STUDIENSCHWERPUNKT STRAFRECHT (VERTIEFUNG)

 

 

Das Studienhandbuch sieht für den Studienschwerpunkt Strafrecht (Vertiefung) folgende Lehrveranstaltungen vor:

  

KO Ausgewählte Gebiete des Finanzstrafrechts

KO Forensische Psychiatrie

KO Gerichtliche und soziale Medizin

VL Internationales Strafrecht

VL Kriminologie/Abweichendes Verhalten

KO Polizeirecht als Schnittstelle zwischen Strafprozess- und Sicherheitspolizeirecht

KO Rechtsambulanz. Aktenanalyse und Urteilserörterung

VL Rechtspsychologie

KO Sexualstrafrecht

SE Vertiefung Besonderer Teil: Vermögensstrafrecht

KO Vertiefung Sanktionenrecht und Kriminalpolitik

KO Vertiefung Strafprozessrecht, besonders Rechtsmittel

KO Viktimologie

   

I. Konzept

Mit diesem Studienschwerpunkt soll denjenigen Studierenden, die eine berufliche Betätigung in der Strafjustiz, als Strafverteidiger/innen, im strafrechtlichen Bereich europäischer und internationaler Institutionen oder im Strafvollzug anstreben, die Möglichkeit geboten werden, Spezialkenntnisse und Fähigkeiten im Strafrecht und Strafprozessrecht zu erwerben, die im Diplomstudium nicht erworben werden können.

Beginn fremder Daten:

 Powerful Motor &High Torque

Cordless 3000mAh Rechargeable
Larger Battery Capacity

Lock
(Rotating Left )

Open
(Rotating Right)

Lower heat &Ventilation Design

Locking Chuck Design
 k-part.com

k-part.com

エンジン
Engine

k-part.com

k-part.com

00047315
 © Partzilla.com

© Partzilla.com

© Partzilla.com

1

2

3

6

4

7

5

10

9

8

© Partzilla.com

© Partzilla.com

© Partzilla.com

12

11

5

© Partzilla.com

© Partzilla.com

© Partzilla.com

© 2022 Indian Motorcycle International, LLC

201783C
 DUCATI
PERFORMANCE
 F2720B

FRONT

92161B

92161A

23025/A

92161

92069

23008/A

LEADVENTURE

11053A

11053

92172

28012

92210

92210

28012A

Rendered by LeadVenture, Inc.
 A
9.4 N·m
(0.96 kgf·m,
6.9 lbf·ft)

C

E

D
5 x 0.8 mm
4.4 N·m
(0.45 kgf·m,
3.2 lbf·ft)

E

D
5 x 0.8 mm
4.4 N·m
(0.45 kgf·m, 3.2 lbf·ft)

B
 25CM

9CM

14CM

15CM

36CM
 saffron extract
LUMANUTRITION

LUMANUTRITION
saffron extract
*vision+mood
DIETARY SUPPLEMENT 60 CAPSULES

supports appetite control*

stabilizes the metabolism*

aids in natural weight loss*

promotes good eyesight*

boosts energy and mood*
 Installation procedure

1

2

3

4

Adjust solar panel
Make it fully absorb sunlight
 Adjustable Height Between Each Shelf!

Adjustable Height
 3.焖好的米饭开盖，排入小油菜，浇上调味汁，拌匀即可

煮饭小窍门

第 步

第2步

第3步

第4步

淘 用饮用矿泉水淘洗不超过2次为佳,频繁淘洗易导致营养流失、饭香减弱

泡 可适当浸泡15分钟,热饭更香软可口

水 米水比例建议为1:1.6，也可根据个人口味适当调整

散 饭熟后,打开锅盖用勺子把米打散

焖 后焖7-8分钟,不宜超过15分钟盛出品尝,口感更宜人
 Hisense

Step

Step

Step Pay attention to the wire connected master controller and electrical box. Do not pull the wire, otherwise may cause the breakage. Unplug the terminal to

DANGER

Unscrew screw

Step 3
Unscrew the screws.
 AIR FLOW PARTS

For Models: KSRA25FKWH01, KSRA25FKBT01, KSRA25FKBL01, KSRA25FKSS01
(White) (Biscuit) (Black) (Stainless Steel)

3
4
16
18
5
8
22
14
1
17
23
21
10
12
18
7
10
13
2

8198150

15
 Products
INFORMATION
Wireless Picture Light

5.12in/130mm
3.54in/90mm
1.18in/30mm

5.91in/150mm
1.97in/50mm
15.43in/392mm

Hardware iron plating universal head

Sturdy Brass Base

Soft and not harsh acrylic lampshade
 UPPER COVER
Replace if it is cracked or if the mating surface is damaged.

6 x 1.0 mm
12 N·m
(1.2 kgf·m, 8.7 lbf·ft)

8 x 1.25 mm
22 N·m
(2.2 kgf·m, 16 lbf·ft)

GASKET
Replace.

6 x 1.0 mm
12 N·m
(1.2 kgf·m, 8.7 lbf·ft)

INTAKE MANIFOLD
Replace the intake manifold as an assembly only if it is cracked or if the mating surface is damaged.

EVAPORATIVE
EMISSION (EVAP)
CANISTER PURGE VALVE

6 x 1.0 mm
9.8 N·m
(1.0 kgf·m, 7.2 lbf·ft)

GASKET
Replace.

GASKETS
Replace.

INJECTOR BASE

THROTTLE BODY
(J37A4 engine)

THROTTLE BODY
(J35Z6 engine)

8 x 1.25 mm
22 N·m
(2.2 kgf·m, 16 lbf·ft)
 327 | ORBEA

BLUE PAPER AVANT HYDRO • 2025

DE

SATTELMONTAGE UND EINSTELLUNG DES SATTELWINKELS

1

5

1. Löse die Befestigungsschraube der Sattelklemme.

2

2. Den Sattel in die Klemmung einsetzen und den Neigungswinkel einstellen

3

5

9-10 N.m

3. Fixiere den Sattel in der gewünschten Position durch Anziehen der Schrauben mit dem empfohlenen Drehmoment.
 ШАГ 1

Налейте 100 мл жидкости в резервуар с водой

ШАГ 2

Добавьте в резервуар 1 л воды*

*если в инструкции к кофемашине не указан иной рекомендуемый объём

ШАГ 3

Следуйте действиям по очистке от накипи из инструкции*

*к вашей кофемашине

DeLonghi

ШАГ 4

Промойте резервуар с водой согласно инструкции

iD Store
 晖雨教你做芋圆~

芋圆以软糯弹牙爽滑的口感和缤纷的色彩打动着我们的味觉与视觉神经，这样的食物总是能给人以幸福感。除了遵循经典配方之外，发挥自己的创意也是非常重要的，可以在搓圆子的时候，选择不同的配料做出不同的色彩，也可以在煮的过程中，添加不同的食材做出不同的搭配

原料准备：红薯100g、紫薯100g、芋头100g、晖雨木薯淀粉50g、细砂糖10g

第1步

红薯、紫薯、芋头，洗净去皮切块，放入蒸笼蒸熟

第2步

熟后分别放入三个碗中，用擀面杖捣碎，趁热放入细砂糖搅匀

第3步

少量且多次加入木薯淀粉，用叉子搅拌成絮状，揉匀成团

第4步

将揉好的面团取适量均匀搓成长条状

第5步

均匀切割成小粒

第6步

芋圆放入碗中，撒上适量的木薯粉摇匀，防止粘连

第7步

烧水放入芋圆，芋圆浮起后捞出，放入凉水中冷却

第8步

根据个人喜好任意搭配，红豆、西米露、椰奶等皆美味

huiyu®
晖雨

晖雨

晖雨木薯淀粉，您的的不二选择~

In der Praxis ist beispielsweise das Vermögensstrafrecht von zentraler Bedeutung: Schwierige wirtschaftsstrafrechtliche Fälle stellen die Beteiligten zum Beispiel in Bezug auf Betrug, Untreue und Geldwäsche vor dogmatische Probleme, die im Rahmen der Vorlesung des Grundstudiums, die den gesamten Besonderen Teil des Strafrechts abdecken soll, nicht annähernd behandelt werden können. Gleiches gilt für den weiten Bereich des Finanzstrafrechts. Darüber hinaus spielt in der Praxis längst das Europäische Strafrecht mit grenzüberschreitender Strafverfolgung, europäischem Haftbefehl und der gegenseitigen Anerkennung von Entscheidungen eine große Rolle, doch auch hier kann im Grundstudium nicht mehr als ein kurzer Überblick angeboten werden. Auch das Strafprozessrecht ist eine Materie, deren eigentliche Probleme in der Vorlesung im Rahmen des Grundstudiums nur angeschnitten werden können. Wer in der Praxis bei Gericht oder als Strafverteidiger/in agiert, ist jedoch auf präsentes, in jeder aktuellen Situation abrufbares Wissen angewiesen. Dafür wollen wir in gemeinsamer Lehre mit ausgewiesenen Praktiker/inne/n die Basis legen. Unentbehrlich sind für diejenigen, die in den klassischen Feldern der Strafjustiz und im Strafvollzug tätig werden, kriminologische Grundkenntnisse ebenso wie die Beherrschung des Jugendstraf- und des Sanktionenrechts.

 

II. Konkrete Ausgestaltung

Der Studienschwerpunkt teilt sich auf 13 Lehrveranstaltungn auf. Diese Lehrveranstaltungen werden über das gesamte Studienjahr angeboten und finden im zwei- bis dreisemestrigen Rhythmus statt. Der Studienschwerpunkt kann daher im Laufe eines Studienjahres absolviert werden. Über sämtliche Lehrveranstaltungen sind Einzelprüfungen zu absolvieren. Der Studienschwerpunkt ist erfolgreich abgeschlossen, wenn sämtliche Prüfungen positiv absolviert sind. Der Studienschwerpunkt wird im Präsenz- und im Multi-Media-Studium Jus angeboten. Die jeweiligen Prüfungen können unter den üblichen Bedingungen auch an den Außenstandorten abgelegt werden.

 

Die Koordination des Studienschwerpunktes liegt bei Univ.-Prof. Dr. Alois Birklbauer
iVm Univ.-Prof. Mag. Dr. Andreas Riedler.